Coordenada pelo delegado Luciano Pires Galetti, a investigação teve início após denúncias de que uma casa estaria sendo utilizada como ponto para a comercialização de drogas no bairro. Diante dessas informações, os policiais civis iniciaram diligências nas proximidades do imóvel e observaram uma movimentação suspeita pelo local. “Foi constatado um fluxo de pessoas entrando e saindo da residência, o que nos chamou atenção”, comentou o delegado.
DURATESTON
Após reunir as provas necessárias, a Polícia Civil obteve junto à Justiça um mandado de busca e apreensão. Na sexta-feira (21), às 7h, a equipe foi até o local e iniciou a vistoria pela casa. Logo no corredor de entrada, os investigadores se depararam com um armário de aço, onde havia uma caixa de papelão, contendo 22 caixas do medicamento Durateston, um esteroide anabolizante cuja venda é controlada.

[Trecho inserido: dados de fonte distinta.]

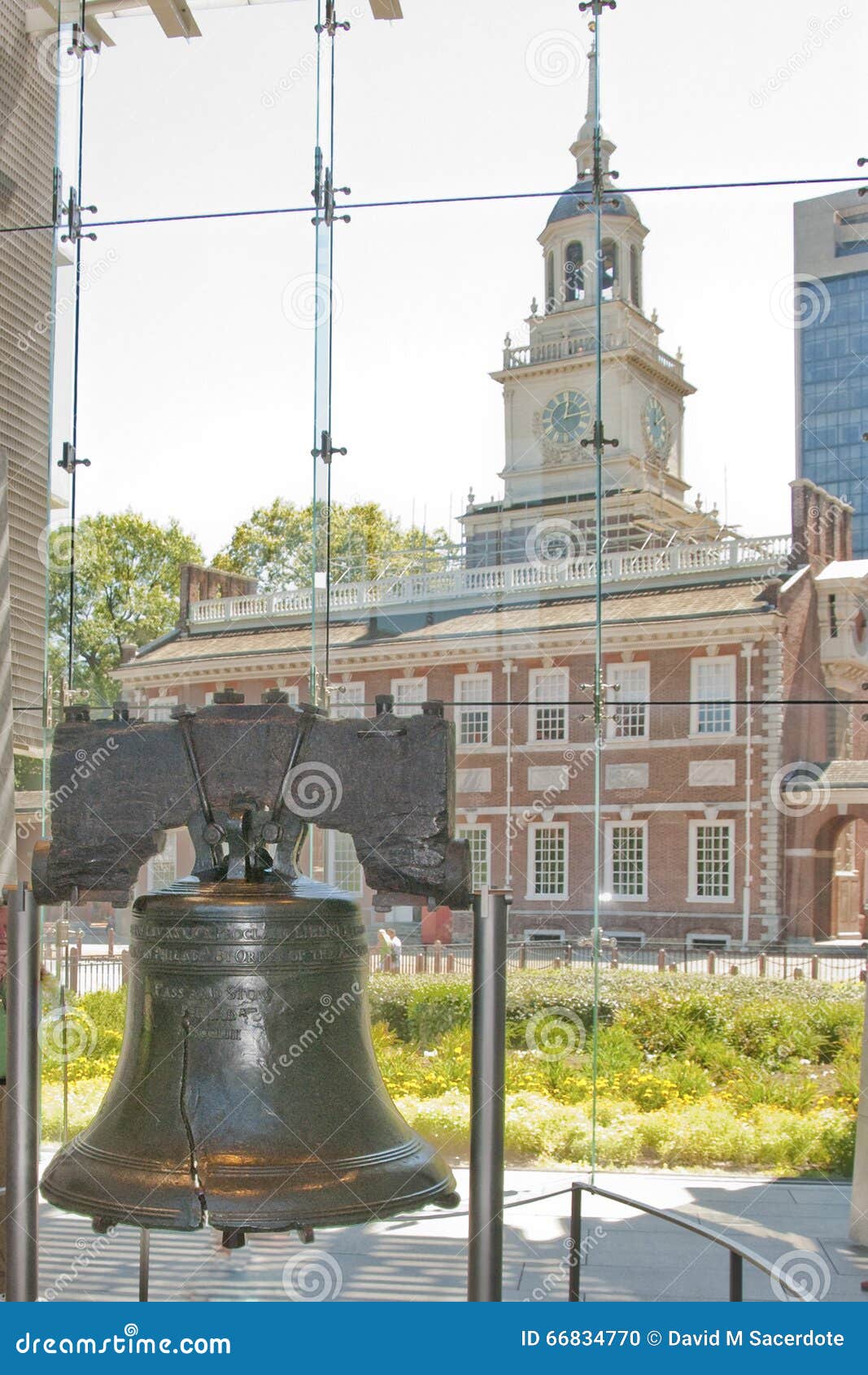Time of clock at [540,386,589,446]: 12:13
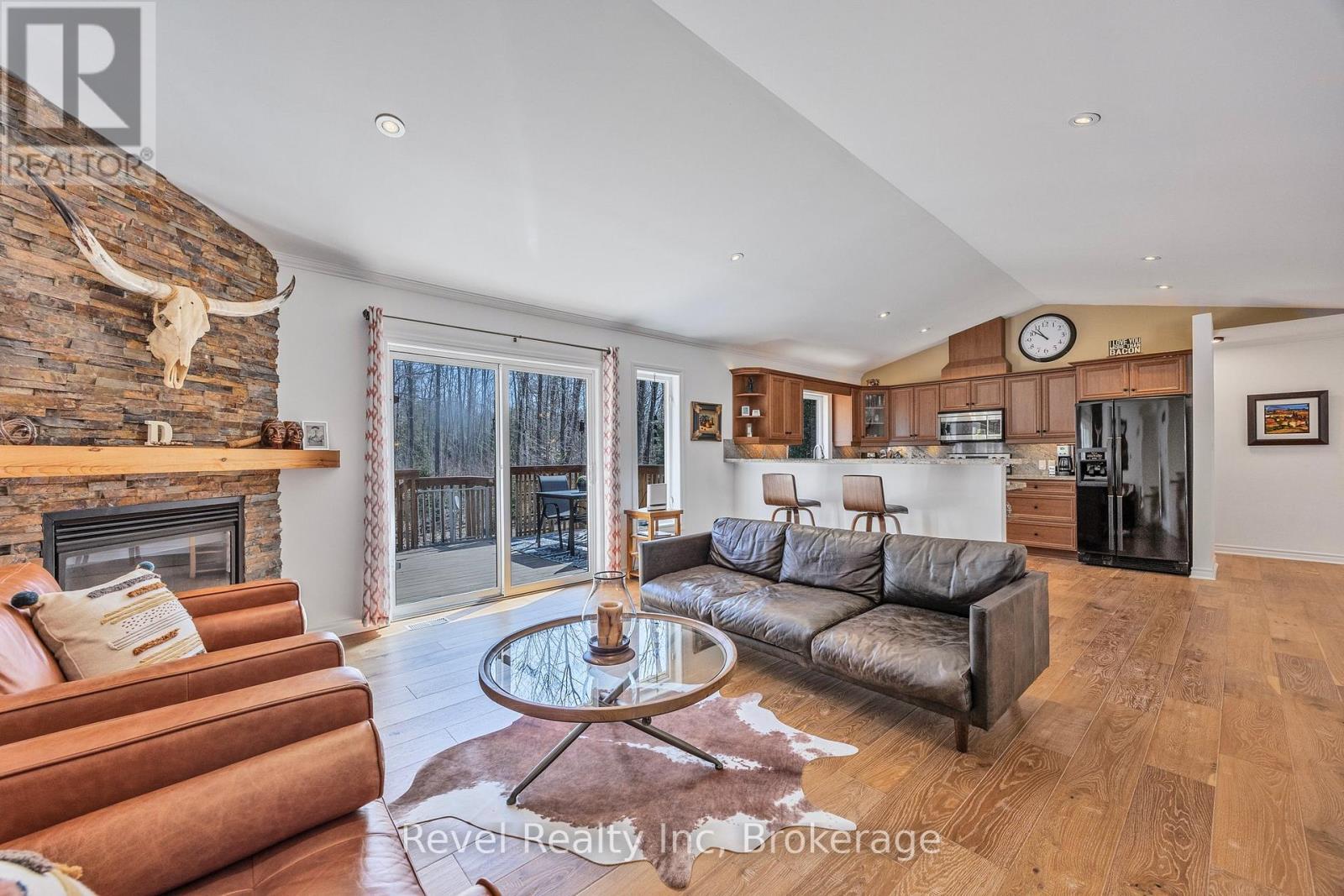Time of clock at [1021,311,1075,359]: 10:51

Além disso, a equipe policial encontrou a quantia de R$ 2.804 em posse do suspeito. Questionado sobre os anabolizantes, ele alegou que eram para próprio uso e os havia adquirido por meio das redes sociais. Com isso, a Polícia Civil solicitou a presença da Vigilância Sanitária para analisá-los. “Essa medicação tem normas para a aquisição e só pode ser adquirida mediante receita médica. Esta aquisição se deu de forma irregular e a procedência é desconhecida”, explicou Luciano.

PRISÃO E MULTA
Em entrevista ao jornal O MUNICIPIO, o delegado relatou que a quantidade de anabolizantes encontrada, bem como o dinheiro apreendido e a frequência de pessoas observada na residência, são indícios de que o Durateston era comercializado no local. Devido a isso, o rapaz foi preso e, após serem tomadas as medidas de praxe, encaminhado para a Cadeia Pública, onde permanece à disposição da Justiça.
Conforme apurado, o indivíduo pode responder pelo artigo 273 do Código Penal, o qual prevê penalidades para quem vende produtos destinados a fins terapêuticos ou medicinais sem registro, quando exigível, no órgão de vigilância sanitária competente. Neste caso, a pena prevista é de 10 a 15 anos de prisão e multa.